Some things about being in the studio:
• I have acquired some wings!
• The title ‘Desire / Disaster’ is floating through my mind as possible for the piece. I have been thinking about aeroplane crashes and death and violence and a need to be loved, and this seems apt.
• The space I think I have chosen at the theatre we are performing in is a traverse stage. I have not made a work with the audience on both sides before. I like the sense of length this gives to the space, and it seems to heighten my awareness of how I am using the ‘stage’ space, how I am mentally laying out material.
• I asked for some lights and a data projector to experiment with in the studio. Ironically, I feel like these technologies that are ‘conventions’ of a theatre space are making it harder for me to continue experimenting. They seem to want me to commit to things, to set them.

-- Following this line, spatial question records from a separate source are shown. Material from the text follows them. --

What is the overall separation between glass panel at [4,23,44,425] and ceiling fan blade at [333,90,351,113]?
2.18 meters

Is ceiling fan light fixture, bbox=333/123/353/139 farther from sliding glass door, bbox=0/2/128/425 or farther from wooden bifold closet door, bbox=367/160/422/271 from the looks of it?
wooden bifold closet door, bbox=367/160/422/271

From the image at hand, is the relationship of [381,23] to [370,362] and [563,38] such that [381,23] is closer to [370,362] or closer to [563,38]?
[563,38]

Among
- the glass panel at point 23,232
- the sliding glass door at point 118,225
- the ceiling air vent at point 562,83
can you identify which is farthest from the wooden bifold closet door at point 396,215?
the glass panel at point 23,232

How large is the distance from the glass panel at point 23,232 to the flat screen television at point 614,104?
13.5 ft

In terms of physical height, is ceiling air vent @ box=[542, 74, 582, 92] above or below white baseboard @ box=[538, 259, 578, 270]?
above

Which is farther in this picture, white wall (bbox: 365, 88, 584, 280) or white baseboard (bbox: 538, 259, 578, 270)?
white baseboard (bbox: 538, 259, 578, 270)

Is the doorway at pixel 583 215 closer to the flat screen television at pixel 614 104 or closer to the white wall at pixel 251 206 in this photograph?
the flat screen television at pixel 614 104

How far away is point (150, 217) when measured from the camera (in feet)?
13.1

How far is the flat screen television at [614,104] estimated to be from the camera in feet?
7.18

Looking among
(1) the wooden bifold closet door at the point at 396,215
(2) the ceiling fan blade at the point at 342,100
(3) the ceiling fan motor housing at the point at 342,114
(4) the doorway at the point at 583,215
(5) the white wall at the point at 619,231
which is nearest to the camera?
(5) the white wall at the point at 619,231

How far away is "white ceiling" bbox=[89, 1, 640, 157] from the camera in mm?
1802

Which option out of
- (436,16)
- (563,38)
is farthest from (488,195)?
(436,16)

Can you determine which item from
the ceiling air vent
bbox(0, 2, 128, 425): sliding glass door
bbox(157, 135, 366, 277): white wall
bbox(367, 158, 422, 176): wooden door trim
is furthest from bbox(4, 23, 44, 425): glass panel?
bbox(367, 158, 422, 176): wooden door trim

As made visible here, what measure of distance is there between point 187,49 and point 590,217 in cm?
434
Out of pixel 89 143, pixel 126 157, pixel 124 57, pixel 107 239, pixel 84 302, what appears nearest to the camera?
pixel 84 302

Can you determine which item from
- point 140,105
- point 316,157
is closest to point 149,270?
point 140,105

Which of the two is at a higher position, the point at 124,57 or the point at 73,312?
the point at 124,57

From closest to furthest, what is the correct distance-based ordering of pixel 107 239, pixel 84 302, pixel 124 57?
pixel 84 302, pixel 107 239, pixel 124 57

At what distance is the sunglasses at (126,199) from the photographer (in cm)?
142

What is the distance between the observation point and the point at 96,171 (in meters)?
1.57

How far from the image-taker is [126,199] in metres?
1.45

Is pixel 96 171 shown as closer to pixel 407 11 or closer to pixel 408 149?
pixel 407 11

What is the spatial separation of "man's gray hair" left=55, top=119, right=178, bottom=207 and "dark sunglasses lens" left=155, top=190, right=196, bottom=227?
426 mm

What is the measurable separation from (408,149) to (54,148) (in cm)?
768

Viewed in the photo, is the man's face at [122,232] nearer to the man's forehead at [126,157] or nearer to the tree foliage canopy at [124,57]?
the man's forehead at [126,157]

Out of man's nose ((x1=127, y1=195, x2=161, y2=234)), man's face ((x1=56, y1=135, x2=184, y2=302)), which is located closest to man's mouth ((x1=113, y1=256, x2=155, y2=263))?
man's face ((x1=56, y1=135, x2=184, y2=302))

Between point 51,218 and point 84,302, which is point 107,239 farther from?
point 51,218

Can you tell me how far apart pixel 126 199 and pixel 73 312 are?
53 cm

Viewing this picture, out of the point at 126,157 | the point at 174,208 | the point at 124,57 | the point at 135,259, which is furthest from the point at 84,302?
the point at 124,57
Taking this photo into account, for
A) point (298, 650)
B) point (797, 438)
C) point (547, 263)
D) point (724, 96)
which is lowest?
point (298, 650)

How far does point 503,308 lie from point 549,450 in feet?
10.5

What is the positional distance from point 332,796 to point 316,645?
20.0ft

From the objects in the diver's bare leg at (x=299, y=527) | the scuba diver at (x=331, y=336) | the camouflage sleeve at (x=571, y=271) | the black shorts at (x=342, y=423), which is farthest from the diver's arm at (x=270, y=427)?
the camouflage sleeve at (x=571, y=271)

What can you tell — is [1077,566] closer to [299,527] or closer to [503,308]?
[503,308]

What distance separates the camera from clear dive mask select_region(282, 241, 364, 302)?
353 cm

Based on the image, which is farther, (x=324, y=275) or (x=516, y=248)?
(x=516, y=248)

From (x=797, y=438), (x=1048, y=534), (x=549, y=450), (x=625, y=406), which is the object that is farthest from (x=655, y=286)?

• We are going to have to deal with a language barrier when we present our work here. We might have a translator, or surtitles, or a written hand-out. I thought about displacement and belonging (or not-belonging), and about a show that is deliberately performed in a language that is not the primary language spoken. So here, I perform it in English, back in the UK I could perform it in German.
• Over the last two days I have done a lot of dancing. There is a point in almost every process where I make a dance, and I never know if it is actually good as a moment of performance, or if I am just being hoodwinked by enjoying dancing. I usually take the dance out. Maybe this will be the piece where I don’t.